I really cannot stress enough how hot some schools get. That DfE comment is enraging, because even if it’s true children aren’t affected by studying in 40ºC with no AC and buildings built to trap heat (???), what about the staff? I left teaching in 2024, ours was a modern school, my classroom in heatwave days felt like a sauna - try controlling a room of teens in that, let alone teach them anything good! And I’m no stranger to these temperatures, either, but the UK is not built for them and it makes it 100x worse. Unfortunately it feels like it will take a child or teacher dying from heat-related illness for the DfE to take this seriously.

Jane's avatar

This is an issue that should have been tackled long ago, and urgently, after Covid, when ventilation was found to be a powerful protective against viral transmission.

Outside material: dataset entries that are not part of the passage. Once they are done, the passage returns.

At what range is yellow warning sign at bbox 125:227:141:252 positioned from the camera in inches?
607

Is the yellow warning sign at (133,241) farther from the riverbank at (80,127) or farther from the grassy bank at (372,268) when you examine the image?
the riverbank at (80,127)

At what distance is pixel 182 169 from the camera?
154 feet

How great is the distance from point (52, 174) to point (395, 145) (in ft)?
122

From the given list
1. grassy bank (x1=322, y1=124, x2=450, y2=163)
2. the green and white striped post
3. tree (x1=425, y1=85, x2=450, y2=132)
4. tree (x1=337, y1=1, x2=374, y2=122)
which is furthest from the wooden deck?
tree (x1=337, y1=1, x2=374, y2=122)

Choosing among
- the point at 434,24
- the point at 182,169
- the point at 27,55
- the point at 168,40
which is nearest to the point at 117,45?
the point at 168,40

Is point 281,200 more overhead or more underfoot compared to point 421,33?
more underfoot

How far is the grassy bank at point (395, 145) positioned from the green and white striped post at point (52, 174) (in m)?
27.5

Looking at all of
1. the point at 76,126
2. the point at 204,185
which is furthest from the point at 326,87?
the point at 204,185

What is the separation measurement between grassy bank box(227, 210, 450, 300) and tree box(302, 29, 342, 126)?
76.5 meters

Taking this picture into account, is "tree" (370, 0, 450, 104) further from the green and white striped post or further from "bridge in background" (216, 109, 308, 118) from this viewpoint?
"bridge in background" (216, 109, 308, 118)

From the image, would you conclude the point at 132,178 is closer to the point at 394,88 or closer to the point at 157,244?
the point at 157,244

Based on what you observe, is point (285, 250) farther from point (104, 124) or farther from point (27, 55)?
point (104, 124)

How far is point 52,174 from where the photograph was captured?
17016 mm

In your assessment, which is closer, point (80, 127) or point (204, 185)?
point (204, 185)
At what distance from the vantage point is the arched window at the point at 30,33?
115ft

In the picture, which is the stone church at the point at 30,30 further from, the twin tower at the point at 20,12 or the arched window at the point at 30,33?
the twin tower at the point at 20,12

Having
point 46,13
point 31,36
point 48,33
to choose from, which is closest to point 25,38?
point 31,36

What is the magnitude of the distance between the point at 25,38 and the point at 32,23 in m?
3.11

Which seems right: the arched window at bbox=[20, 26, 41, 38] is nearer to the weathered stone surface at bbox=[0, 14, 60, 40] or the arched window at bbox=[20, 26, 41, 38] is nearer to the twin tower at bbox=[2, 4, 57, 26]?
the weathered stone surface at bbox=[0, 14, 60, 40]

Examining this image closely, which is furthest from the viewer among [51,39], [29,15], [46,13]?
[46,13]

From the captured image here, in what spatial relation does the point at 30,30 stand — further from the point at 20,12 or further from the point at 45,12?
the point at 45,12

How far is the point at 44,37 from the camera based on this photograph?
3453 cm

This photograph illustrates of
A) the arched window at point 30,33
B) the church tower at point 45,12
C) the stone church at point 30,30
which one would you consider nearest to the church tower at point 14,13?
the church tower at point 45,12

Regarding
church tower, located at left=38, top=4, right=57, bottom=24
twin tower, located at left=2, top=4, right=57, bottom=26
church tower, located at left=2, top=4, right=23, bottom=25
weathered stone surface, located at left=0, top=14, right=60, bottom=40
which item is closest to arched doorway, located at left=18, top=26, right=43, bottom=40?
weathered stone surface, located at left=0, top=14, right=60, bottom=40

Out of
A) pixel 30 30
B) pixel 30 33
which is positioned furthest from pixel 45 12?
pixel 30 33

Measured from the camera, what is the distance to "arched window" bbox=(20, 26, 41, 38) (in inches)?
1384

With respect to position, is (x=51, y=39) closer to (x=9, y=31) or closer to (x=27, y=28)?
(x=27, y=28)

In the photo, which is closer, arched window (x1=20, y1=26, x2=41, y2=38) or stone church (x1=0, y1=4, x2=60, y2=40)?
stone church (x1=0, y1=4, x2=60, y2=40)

As a former Headteacher I know how vital this is, as well as how vital it to keep children cool for their health and so that they can learn, but the money is never there. In the past we brought fans in from home knowing that because some official hadn’t been in to check we would be in deep trouble if discovered. Usually the intense heat strikes at the end of the summer term and on many occasions teachers got watering cans out and watered the children’s feet to try to cool them down. Now the scorching conditions are, and will become, more frequent.

It’s about time the DfE tried working in a hot classroom with thirty five sweating children and see how they like it.